What to produce: Can you give back the material starting with the line that contains "From the picture, is" and going on through the line that contains "Answer: pixel 402", with "office chair" changed to "desk chair" and everything else left as it is?

------------------------------------------------------------

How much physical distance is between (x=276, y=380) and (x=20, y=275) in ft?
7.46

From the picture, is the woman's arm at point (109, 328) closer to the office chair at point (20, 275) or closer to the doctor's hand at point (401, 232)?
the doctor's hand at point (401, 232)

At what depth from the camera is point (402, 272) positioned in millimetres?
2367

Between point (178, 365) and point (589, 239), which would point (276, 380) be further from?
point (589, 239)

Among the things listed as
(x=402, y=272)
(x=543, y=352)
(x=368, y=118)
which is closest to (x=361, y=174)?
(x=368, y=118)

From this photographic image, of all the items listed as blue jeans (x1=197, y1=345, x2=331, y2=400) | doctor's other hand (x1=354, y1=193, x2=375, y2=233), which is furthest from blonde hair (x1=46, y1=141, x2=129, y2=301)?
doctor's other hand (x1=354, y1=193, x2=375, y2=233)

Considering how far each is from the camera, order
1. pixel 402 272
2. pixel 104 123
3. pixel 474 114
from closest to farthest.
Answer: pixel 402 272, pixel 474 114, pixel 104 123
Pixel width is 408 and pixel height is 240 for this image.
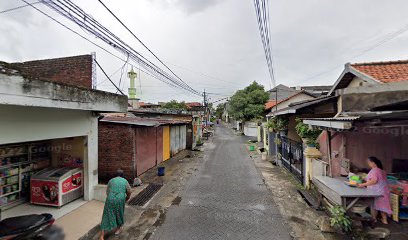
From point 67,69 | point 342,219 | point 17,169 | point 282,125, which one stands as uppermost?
point 67,69

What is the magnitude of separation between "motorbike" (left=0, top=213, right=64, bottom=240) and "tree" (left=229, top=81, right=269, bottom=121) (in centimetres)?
3025

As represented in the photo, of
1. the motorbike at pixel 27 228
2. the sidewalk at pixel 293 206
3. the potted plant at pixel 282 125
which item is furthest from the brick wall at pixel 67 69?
the potted plant at pixel 282 125

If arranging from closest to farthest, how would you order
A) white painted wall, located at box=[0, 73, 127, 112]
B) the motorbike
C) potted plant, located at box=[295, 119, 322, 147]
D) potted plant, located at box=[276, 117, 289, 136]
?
white painted wall, located at box=[0, 73, 127, 112] → the motorbike → potted plant, located at box=[295, 119, 322, 147] → potted plant, located at box=[276, 117, 289, 136]

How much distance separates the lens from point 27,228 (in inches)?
147

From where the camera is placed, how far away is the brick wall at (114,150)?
9.22m

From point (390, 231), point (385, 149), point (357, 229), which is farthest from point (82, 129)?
point (385, 149)

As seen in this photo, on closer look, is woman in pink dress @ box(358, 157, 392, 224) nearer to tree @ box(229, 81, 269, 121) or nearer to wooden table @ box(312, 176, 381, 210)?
wooden table @ box(312, 176, 381, 210)

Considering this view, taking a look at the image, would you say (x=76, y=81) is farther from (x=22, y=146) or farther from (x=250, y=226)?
(x=250, y=226)

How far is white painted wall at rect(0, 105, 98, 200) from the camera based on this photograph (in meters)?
3.90

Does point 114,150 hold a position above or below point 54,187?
above

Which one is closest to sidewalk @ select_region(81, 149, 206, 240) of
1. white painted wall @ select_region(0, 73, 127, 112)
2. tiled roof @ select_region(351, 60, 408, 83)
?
white painted wall @ select_region(0, 73, 127, 112)

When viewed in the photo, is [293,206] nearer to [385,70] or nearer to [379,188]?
[379,188]

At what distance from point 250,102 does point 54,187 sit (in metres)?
30.0

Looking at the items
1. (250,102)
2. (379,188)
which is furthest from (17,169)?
(250,102)
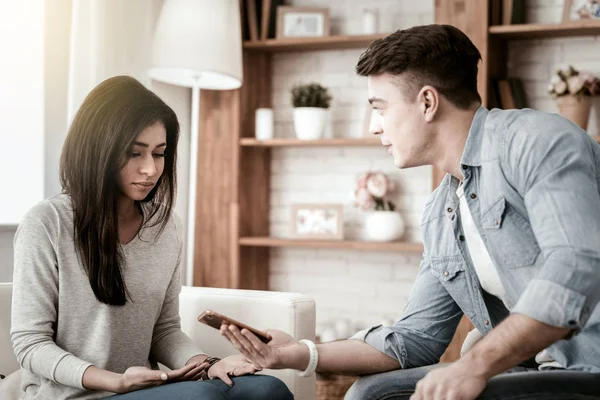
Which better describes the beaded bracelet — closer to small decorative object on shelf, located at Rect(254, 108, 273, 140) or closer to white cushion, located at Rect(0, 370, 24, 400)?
white cushion, located at Rect(0, 370, 24, 400)

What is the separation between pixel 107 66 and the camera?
3107 millimetres

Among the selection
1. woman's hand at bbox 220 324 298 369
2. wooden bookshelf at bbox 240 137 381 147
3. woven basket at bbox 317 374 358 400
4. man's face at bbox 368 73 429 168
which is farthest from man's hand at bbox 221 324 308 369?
wooden bookshelf at bbox 240 137 381 147

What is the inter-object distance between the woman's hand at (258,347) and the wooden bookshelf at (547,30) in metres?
2.30

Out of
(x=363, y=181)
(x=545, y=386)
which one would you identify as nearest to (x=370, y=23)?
(x=363, y=181)

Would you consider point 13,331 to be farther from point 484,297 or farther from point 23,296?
point 484,297

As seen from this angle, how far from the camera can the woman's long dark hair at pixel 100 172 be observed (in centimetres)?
185

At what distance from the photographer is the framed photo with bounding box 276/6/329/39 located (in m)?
3.87

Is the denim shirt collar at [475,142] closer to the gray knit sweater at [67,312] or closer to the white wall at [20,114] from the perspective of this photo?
the gray knit sweater at [67,312]

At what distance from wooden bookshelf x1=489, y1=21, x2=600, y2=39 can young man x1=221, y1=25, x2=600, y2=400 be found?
192cm

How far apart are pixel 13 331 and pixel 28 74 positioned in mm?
1504

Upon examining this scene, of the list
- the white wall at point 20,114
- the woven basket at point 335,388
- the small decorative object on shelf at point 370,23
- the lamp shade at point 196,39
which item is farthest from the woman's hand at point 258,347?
the small decorative object on shelf at point 370,23

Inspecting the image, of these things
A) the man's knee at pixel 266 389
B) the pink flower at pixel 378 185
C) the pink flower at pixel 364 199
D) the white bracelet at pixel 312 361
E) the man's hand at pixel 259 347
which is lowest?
the man's knee at pixel 266 389

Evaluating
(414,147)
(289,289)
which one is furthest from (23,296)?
(289,289)

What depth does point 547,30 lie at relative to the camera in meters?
3.47
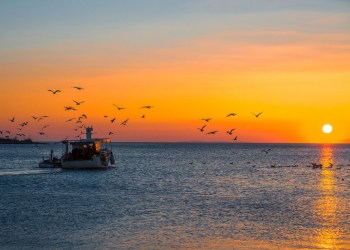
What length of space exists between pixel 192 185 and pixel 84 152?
812 inches

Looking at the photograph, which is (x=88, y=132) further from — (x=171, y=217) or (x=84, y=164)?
(x=171, y=217)

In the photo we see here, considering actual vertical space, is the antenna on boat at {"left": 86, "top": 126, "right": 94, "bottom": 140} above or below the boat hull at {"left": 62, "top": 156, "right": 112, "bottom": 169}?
above

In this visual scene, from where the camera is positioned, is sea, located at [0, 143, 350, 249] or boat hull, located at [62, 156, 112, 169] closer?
sea, located at [0, 143, 350, 249]

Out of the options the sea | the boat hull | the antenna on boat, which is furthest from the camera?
the antenna on boat

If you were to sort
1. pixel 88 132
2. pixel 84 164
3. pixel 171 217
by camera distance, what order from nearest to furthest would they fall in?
pixel 171 217 < pixel 84 164 < pixel 88 132

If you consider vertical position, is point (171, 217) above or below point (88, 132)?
below

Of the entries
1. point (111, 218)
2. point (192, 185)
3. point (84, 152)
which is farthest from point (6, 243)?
point (84, 152)

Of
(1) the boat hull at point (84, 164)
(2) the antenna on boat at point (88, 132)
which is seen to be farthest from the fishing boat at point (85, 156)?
(2) the antenna on boat at point (88, 132)

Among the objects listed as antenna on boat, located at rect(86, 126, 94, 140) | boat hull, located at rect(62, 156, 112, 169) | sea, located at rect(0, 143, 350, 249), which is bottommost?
sea, located at rect(0, 143, 350, 249)

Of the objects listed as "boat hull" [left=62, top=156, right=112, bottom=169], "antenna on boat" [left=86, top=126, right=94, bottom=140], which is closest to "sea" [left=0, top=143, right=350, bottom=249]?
"boat hull" [left=62, top=156, right=112, bottom=169]

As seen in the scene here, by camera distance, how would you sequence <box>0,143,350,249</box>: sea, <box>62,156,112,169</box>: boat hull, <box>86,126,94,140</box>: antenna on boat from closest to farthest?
<box>0,143,350,249</box>: sea → <box>62,156,112,169</box>: boat hull → <box>86,126,94,140</box>: antenna on boat

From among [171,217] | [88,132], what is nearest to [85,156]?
[88,132]

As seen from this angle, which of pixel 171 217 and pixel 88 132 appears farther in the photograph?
pixel 88 132

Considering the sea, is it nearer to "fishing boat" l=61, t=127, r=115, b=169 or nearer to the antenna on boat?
"fishing boat" l=61, t=127, r=115, b=169
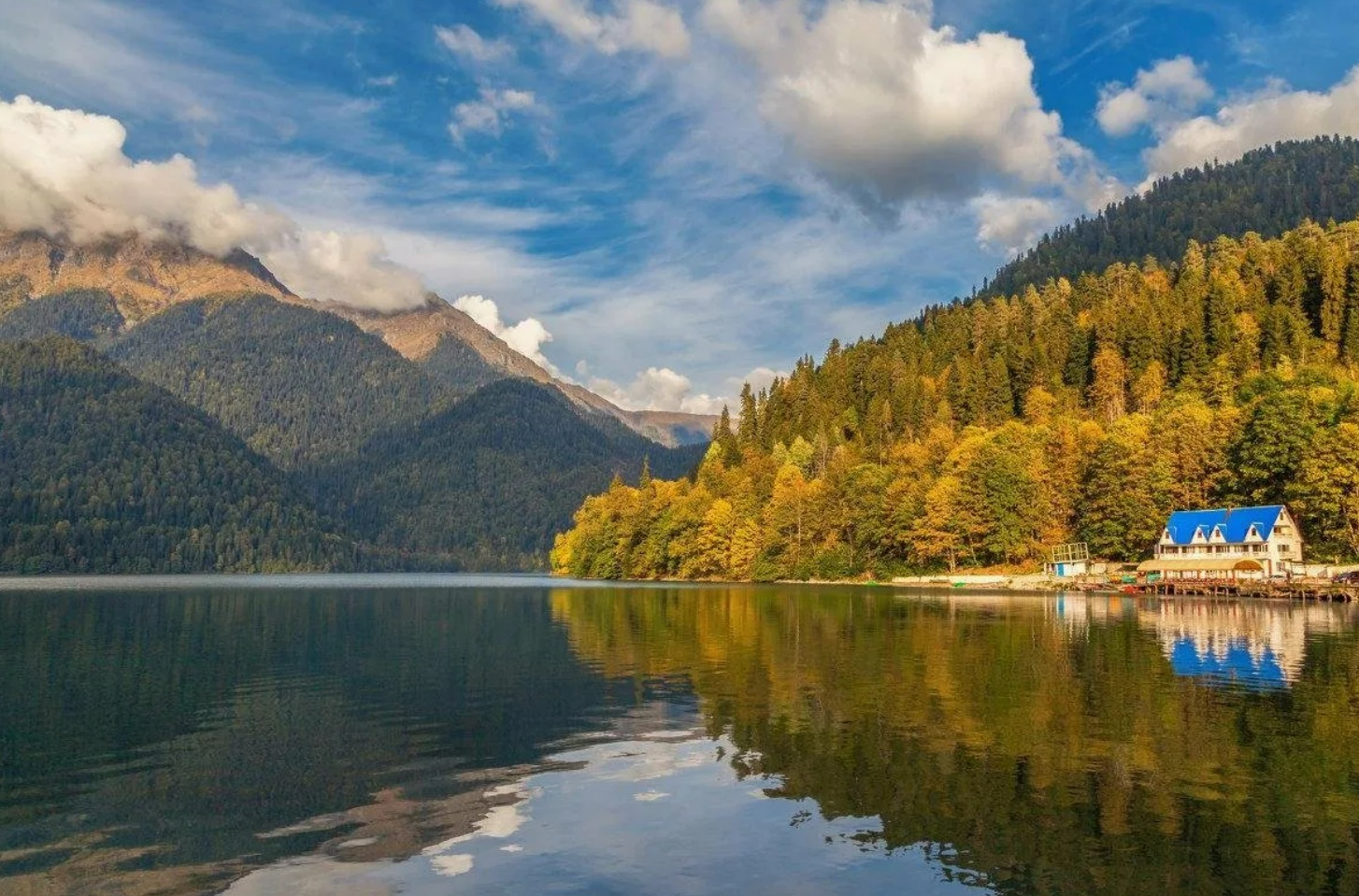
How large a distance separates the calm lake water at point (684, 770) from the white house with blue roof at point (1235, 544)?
7440 centimetres

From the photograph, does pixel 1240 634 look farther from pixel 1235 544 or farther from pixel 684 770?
pixel 1235 544

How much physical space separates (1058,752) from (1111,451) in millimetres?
130139

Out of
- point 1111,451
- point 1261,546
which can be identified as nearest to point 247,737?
point 1261,546

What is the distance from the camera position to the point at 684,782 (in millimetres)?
25484

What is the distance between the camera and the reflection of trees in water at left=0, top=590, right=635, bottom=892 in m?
20.2

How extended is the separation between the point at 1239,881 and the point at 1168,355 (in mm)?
184361

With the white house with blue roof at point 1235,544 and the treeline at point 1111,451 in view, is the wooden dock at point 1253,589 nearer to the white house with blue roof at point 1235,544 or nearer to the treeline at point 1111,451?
the white house with blue roof at point 1235,544

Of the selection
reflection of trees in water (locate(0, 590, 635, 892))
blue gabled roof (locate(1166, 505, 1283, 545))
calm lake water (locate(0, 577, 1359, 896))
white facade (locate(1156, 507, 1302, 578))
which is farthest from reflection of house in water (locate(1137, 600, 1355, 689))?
reflection of trees in water (locate(0, 590, 635, 892))

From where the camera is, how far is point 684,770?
26891 millimetres

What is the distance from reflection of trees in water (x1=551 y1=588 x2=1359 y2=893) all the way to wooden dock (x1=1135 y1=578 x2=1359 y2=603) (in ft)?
189

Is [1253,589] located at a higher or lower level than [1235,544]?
lower

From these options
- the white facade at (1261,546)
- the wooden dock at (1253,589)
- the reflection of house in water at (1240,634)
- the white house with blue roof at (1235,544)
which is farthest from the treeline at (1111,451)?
the reflection of house in water at (1240,634)

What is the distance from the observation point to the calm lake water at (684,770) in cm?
1834

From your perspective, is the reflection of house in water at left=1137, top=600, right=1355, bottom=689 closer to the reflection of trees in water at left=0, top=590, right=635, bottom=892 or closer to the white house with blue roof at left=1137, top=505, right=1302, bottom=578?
the white house with blue roof at left=1137, top=505, right=1302, bottom=578
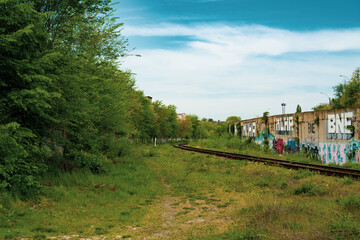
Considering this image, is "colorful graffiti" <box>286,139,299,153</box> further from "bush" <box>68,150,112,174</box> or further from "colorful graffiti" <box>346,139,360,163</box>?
"bush" <box>68,150,112,174</box>

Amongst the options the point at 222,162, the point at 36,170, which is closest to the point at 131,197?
the point at 36,170

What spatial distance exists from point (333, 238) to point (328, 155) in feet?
62.5

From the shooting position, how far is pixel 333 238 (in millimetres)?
5012

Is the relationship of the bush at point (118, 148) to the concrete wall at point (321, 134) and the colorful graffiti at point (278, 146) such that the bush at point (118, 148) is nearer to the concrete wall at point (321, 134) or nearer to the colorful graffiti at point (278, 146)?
the concrete wall at point (321, 134)

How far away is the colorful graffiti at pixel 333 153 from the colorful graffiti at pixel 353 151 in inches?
20.4

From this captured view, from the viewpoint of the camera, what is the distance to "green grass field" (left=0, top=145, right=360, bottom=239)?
20.9ft

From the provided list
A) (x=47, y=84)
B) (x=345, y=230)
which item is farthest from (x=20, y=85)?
(x=345, y=230)

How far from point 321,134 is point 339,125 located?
212 cm

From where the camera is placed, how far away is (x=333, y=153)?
21.4 metres

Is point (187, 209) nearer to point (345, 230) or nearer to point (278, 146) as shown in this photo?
point (345, 230)

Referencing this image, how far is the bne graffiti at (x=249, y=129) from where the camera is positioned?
37250mm

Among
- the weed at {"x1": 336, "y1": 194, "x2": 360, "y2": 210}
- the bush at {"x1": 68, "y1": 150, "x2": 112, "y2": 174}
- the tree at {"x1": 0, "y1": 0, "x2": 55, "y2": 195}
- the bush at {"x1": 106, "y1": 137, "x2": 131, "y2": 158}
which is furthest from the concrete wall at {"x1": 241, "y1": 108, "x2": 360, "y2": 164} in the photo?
the tree at {"x1": 0, "y1": 0, "x2": 55, "y2": 195}

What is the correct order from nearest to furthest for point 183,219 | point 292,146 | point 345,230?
point 345,230, point 183,219, point 292,146

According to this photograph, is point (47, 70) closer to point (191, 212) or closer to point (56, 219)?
point (56, 219)
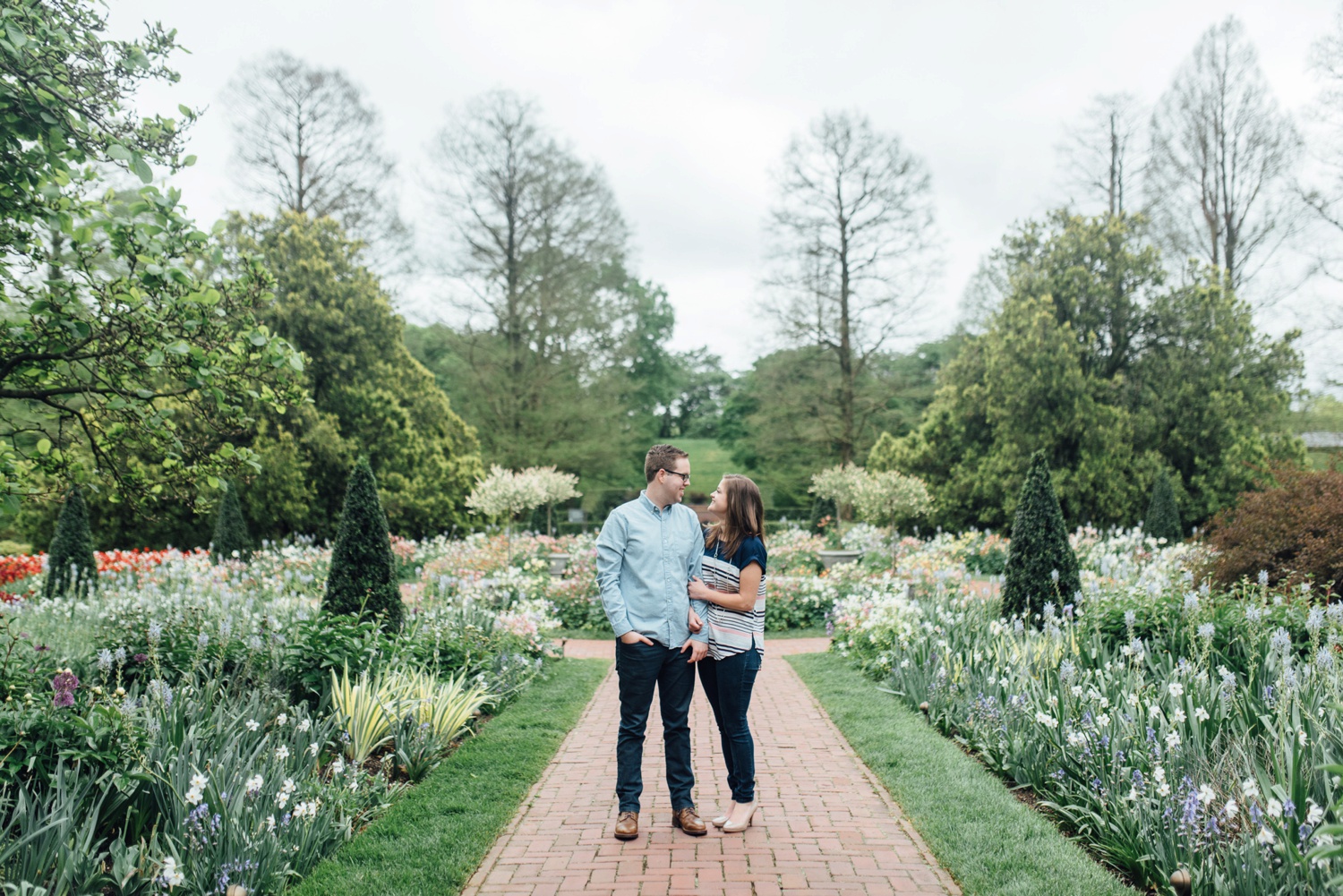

------------------------------------------------------------

Solution below:
From the picture, is the woman's arm at point (109, 328) closer to the desk chair at point (20, 275) or closer to the doctor's hand at point (401, 232)?
the doctor's hand at point (401, 232)

At what depth from the camera is point (402, 272) positioned in millimetres?
2367

Between point (178, 365) and point (589, 239), which would point (276, 380) be further from?
point (589, 239)

Among the things listed as
(x=402, y=272)
(x=543, y=352)
(x=368, y=118)
which is closest to (x=361, y=174)?
(x=368, y=118)

From this photographic image, of all the items listed as blue jeans (x1=197, y1=345, x2=331, y2=400) | doctor's other hand (x1=354, y1=193, x2=375, y2=233), which is furthest from blonde hair (x1=46, y1=141, x2=129, y2=301)?
doctor's other hand (x1=354, y1=193, x2=375, y2=233)

Considering how far each is from the camera, order
1. pixel 402 272
2. pixel 104 123
3. pixel 474 114
from closest to farthest.
Answer: pixel 402 272, pixel 474 114, pixel 104 123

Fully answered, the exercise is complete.